● Item yang Disediakan:
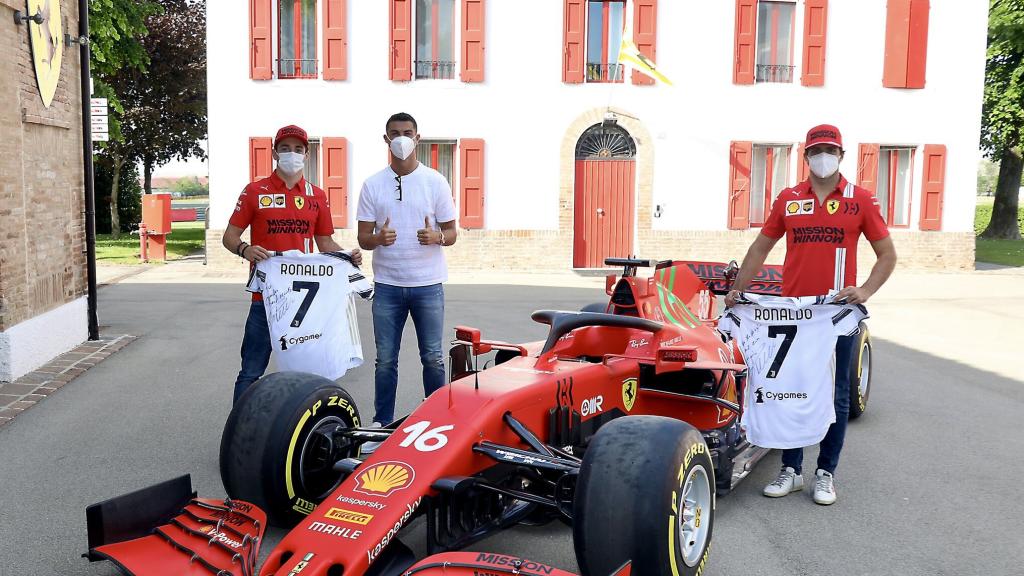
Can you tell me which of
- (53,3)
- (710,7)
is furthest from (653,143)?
(53,3)

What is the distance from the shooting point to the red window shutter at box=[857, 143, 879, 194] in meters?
18.8

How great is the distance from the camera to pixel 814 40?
60.5ft

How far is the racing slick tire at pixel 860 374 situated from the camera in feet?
20.8

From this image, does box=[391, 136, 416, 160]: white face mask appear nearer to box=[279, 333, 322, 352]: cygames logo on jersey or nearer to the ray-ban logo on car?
box=[279, 333, 322, 352]: cygames logo on jersey

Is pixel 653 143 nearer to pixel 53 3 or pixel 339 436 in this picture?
pixel 53 3

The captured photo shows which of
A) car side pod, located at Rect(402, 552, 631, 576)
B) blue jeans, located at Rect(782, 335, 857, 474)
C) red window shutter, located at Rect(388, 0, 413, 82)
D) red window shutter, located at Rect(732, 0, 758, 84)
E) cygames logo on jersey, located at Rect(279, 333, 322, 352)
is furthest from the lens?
red window shutter, located at Rect(732, 0, 758, 84)

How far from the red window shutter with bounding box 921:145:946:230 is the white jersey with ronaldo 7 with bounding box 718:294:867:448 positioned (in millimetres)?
15695

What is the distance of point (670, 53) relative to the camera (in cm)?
1834

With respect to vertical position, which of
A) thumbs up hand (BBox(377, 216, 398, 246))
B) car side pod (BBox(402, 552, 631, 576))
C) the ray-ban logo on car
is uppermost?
thumbs up hand (BBox(377, 216, 398, 246))

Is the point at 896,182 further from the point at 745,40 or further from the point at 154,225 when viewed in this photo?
the point at 154,225

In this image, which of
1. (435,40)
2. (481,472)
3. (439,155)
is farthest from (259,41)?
(481,472)

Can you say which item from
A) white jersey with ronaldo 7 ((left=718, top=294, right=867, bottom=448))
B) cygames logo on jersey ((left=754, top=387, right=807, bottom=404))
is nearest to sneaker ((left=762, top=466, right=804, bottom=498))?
white jersey with ronaldo 7 ((left=718, top=294, right=867, bottom=448))

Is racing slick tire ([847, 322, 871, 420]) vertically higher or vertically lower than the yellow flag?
lower

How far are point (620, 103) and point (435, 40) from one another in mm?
3852
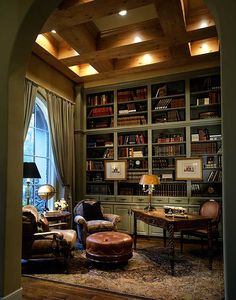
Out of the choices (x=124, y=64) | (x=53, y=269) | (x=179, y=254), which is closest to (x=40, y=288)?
(x=53, y=269)

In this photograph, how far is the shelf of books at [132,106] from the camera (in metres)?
6.00

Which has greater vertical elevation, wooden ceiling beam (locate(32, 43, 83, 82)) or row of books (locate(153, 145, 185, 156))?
wooden ceiling beam (locate(32, 43, 83, 82))

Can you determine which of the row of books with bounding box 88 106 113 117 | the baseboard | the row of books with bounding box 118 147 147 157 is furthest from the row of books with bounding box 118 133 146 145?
the baseboard

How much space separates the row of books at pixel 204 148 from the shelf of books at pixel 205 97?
56 centimetres

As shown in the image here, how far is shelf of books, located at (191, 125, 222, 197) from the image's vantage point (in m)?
5.34

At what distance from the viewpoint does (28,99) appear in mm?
4711

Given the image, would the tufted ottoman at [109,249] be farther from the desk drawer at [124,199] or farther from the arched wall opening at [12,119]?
the desk drawer at [124,199]

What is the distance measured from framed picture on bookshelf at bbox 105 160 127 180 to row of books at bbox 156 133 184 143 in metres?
0.92

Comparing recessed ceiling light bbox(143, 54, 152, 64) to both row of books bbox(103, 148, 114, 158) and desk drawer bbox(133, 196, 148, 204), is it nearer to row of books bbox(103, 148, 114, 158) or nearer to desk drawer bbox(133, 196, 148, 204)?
row of books bbox(103, 148, 114, 158)

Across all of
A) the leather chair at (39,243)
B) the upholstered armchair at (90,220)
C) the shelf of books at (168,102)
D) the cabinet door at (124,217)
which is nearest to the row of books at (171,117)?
the shelf of books at (168,102)

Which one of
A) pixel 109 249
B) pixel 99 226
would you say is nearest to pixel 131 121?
pixel 99 226

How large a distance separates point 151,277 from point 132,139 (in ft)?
10.7

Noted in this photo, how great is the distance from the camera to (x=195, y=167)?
5.38m

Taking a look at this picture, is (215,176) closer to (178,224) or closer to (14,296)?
(178,224)
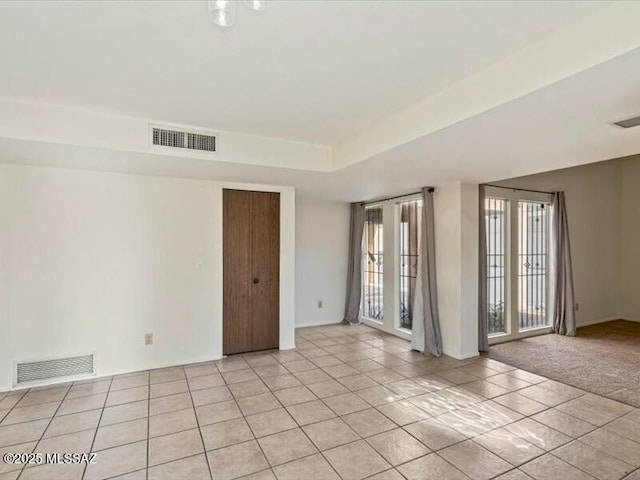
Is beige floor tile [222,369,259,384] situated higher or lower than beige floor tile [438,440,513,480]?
higher

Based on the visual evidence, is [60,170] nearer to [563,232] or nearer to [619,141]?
[619,141]

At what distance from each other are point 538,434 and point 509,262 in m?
2.95

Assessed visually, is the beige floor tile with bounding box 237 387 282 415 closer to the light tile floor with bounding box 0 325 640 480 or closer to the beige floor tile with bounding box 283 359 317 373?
the light tile floor with bounding box 0 325 640 480

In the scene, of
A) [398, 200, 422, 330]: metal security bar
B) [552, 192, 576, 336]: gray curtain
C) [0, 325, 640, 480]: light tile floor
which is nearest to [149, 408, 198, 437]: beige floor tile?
[0, 325, 640, 480]: light tile floor

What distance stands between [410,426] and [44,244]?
12.6 feet

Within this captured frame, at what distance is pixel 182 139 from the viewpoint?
3059 mm

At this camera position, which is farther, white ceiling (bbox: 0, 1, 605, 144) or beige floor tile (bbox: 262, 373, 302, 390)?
beige floor tile (bbox: 262, 373, 302, 390)

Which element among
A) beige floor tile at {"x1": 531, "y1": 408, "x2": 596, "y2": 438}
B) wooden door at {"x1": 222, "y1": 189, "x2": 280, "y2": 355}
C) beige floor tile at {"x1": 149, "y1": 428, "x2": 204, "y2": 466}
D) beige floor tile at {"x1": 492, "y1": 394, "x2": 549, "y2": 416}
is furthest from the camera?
wooden door at {"x1": 222, "y1": 189, "x2": 280, "y2": 355}

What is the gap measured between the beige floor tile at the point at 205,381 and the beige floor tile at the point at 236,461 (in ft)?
3.77

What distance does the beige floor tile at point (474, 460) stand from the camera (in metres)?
2.13

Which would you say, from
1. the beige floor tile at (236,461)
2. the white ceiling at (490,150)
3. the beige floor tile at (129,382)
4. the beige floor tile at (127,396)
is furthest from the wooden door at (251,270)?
the beige floor tile at (236,461)

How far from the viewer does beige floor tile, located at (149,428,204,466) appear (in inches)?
90.0

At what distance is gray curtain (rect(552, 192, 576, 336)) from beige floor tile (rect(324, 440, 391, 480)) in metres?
4.53

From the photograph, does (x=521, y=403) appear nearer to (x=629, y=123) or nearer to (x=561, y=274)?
(x=629, y=123)
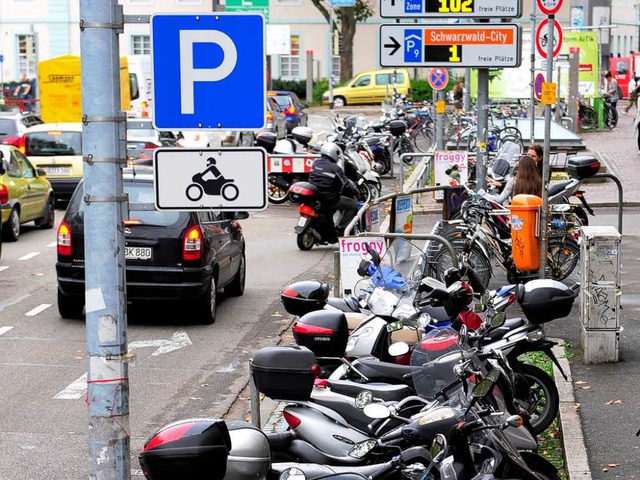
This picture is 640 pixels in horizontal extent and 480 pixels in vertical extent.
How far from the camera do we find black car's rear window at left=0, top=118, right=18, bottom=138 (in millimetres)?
29500

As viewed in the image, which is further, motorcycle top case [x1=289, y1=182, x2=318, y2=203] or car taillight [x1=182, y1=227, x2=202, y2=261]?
motorcycle top case [x1=289, y1=182, x2=318, y2=203]

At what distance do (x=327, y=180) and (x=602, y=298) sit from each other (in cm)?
953

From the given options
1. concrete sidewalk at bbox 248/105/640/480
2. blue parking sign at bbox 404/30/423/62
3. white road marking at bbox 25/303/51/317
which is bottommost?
white road marking at bbox 25/303/51/317

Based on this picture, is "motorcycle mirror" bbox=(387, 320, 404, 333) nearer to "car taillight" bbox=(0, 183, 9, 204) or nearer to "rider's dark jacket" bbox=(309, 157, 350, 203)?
"rider's dark jacket" bbox=(309, 157, 350, 203)

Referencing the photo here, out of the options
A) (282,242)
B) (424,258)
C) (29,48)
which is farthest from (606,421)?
(29,48)

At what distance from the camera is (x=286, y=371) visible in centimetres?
638

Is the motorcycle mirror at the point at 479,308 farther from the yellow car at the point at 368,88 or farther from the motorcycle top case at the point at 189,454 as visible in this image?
the yellow car at the point at 368,88

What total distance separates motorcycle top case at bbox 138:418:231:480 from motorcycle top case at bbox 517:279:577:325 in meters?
3.12

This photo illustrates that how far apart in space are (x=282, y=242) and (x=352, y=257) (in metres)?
9.52

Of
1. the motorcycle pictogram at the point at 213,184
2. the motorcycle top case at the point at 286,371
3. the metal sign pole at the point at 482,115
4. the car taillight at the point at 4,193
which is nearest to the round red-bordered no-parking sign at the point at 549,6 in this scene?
the metal sign pole at the point at 482,115

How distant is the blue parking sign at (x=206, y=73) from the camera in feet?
Answer: 16.4

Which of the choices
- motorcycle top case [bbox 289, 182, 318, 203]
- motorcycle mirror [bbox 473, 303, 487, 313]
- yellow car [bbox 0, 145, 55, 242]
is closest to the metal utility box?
motorcycle mirror [bbox 473, 303, 487, 313]

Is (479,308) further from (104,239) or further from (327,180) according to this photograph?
(327,180)

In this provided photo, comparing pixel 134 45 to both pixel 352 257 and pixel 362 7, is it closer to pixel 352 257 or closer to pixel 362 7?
pixel 362 7
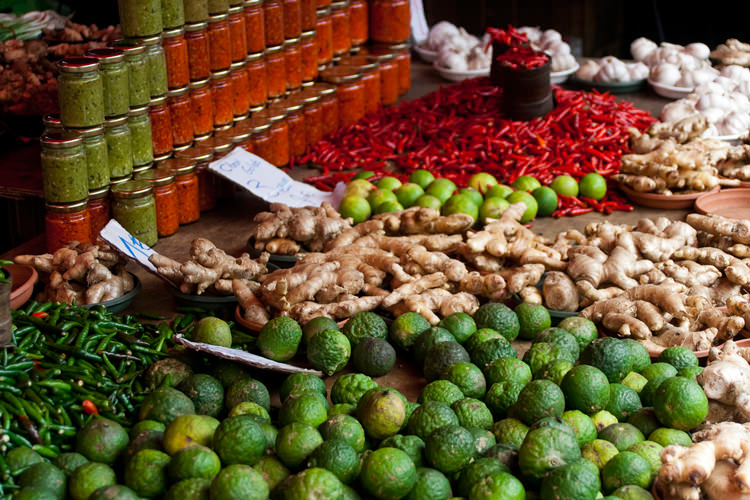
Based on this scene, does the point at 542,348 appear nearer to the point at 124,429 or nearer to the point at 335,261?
the point at 335,261

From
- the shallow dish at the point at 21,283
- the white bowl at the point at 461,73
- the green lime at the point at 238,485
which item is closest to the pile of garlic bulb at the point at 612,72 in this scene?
the white bowl at the point at 461,73

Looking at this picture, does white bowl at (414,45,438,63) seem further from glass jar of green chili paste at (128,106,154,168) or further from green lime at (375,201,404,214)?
glass jar of green chili paste at (128,106,154,168)

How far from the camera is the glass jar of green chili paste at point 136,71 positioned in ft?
13.4

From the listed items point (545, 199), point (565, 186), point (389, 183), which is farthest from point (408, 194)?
point (565, 186)

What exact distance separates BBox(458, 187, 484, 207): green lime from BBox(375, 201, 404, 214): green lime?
1.20ft

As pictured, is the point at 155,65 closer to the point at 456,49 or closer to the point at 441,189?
the point at 441,189

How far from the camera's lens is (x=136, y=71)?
4121 mm

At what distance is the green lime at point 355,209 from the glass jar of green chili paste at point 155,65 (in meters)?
1.11

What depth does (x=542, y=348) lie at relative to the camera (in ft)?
9.89

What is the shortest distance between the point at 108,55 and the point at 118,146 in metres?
0.44

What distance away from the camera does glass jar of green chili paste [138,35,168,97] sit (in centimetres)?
419

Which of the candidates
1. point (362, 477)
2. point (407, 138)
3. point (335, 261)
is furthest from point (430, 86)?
point (362, 477)

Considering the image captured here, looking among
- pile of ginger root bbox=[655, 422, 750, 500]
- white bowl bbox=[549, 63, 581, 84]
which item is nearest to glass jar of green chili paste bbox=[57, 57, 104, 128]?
pile of ginger root bbox=[655, 422, 750, 500]

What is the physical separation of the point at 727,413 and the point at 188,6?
3.27m
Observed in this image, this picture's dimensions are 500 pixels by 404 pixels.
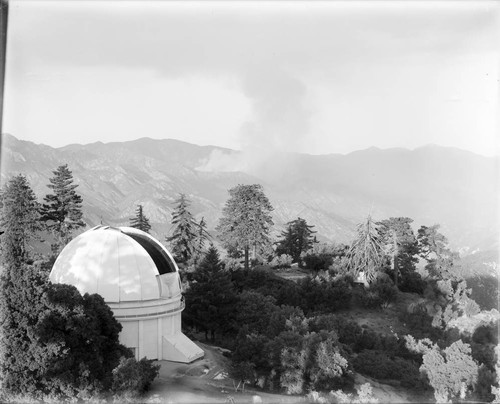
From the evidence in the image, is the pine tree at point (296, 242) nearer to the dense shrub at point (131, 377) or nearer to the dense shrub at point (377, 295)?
the dense shrub at point (377, 295)

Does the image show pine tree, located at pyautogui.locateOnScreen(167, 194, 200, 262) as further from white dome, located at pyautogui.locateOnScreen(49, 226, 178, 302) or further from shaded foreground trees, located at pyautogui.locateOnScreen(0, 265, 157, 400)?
shaded foreground trees, located at pyautogui.locateOnScreen(0, 265, 157, 400)

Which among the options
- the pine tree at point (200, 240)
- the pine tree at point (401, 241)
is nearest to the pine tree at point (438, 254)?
the pine tree at point (401, 241)

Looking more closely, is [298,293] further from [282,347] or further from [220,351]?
[282,347]

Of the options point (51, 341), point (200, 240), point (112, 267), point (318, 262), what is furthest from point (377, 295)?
point (51, 341)

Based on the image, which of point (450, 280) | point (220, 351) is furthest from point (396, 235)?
point (220, 351)

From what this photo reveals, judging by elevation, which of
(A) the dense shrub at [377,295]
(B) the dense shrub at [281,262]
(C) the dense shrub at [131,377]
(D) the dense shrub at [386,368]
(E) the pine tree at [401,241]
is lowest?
(D) the dense shrub at [386,368]

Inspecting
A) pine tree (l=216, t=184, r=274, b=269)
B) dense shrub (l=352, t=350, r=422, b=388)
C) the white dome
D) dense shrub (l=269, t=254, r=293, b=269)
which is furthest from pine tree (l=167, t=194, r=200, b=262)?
dense shrub (l=352, t=350, r=422, b=388)

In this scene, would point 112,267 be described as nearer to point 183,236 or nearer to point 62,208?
point 62,208
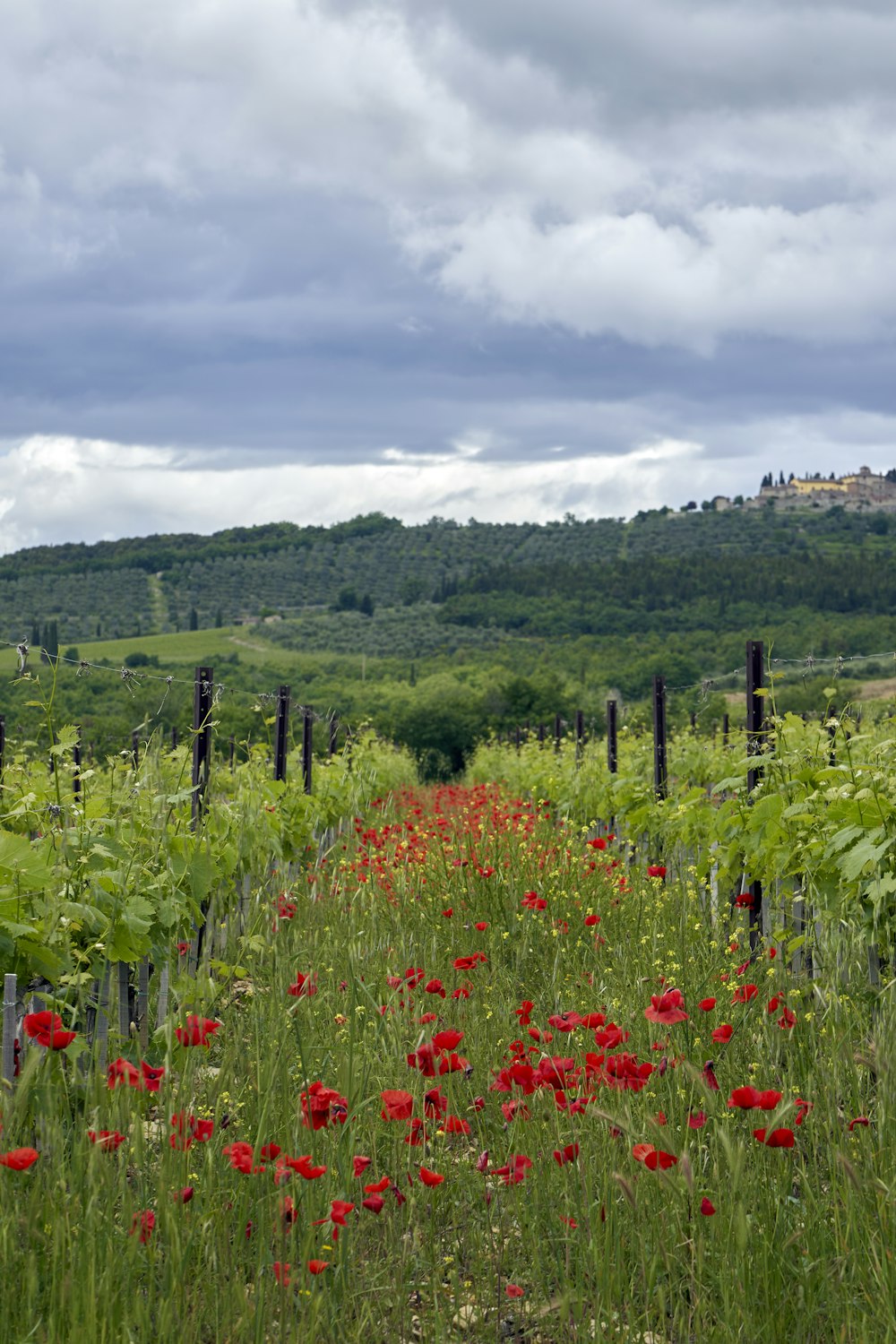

● Tugas yang Dikerjakan: Hitung jumlah baris pada item di atas yang memuat kata "furthest". Tuliskan angkanya saja.

● Penyelesaian Masalah: 9